Last week I attended some research whose objective was to measure online health seekers’ attitudes towards the use of social media and BOTS for drug and medical device companies. The research was qualitative and consisted of of all demographic groups. They didn’t hold back and were willing to discuss how, why and where they go online for health information. Here are the topline results.
1ne: Everyone in the groups was active on social media with facebook being their preferred platform. However, many were dismayed that after searching for health information on facebook, or joining a group, they were being served “suggested posts” for their health condition. As one woman “I keep seeing MS groups as suggested content and it feels intrusive”.
2wo: Groups said they would NOT use social media for health information, but rather use it to share others experiences in living with a chronic health condition or specific treatments.
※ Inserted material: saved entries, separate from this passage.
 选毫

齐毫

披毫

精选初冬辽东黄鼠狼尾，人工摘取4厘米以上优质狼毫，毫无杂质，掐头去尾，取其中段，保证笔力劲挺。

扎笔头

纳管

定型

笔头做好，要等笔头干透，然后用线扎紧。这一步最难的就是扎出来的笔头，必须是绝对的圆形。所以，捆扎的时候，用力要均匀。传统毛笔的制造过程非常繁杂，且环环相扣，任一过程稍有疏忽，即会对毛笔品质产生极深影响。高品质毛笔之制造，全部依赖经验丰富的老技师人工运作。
3hree: Everyone was not happy with the use of BOTS. When they want to interact with a brand, company on social media they want a real person to interact with them. When the moderator explained the complex regulations that define drug company interactions on social media the vast majority said that “well, they shouldn’t be there if they can’t talk to me!”.
4our: We also found that some people do not want to use social media at all for health because of both privacy concerns and being reminded that they have chronic health conditions.
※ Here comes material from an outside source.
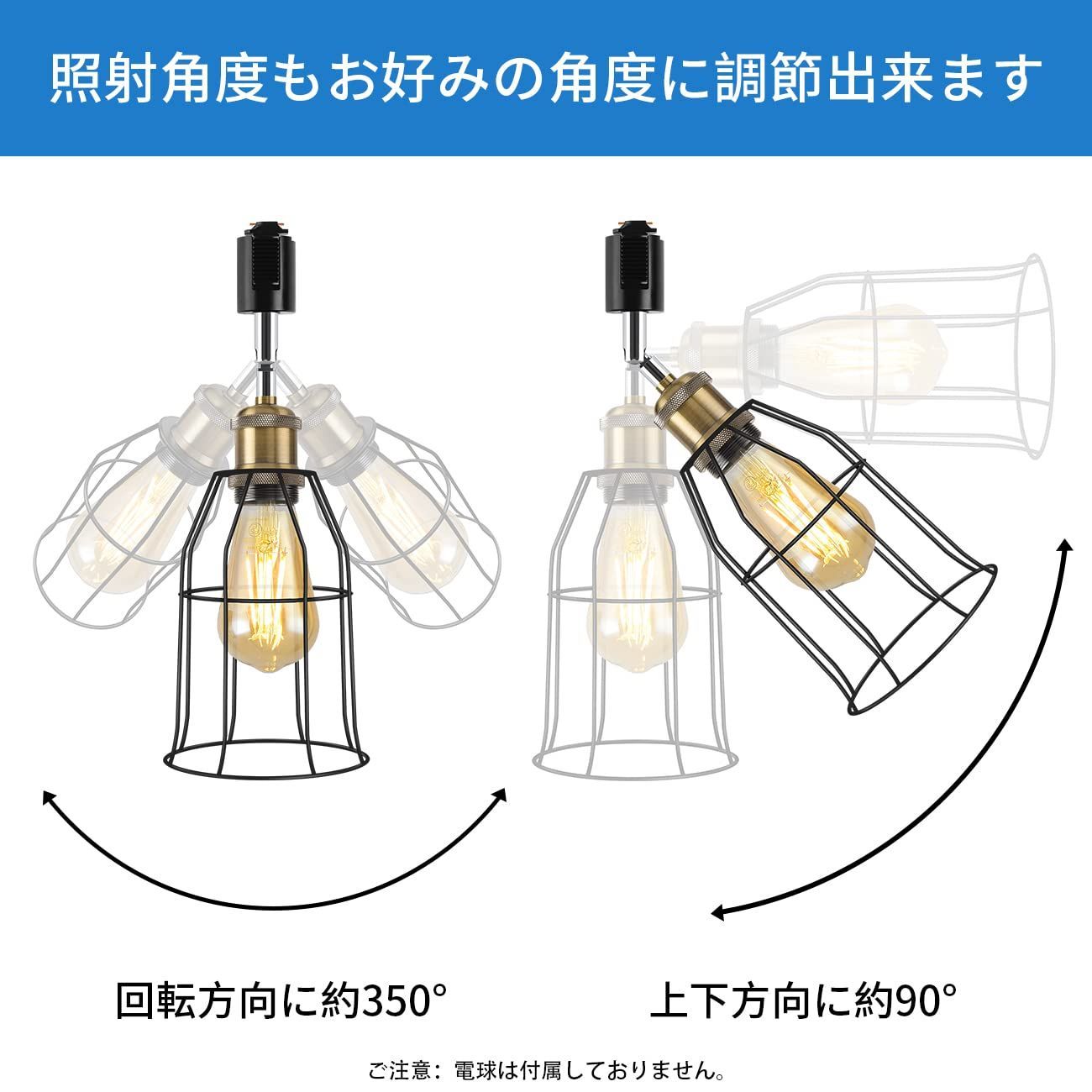 照射角度もお好みの角度に調節出来ます

回転方向に約350°

上下方向に約90°

ご注意：電球は付属しておりません。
5ive: Surprisingly, we heard a lot of people who said they were “tiring” of social media. The reasons were everything from “too many ads” to “too much fake news”.
Even though there is anger at high drug prices the groups still believe that today’s pharma products are responsible for people living longer and healthier lives. There seemed to be more anger expressed at insurance companies which they see as dictating treatment options via higher co-pays. They want help from others to “navigate the system” and often that involves social media.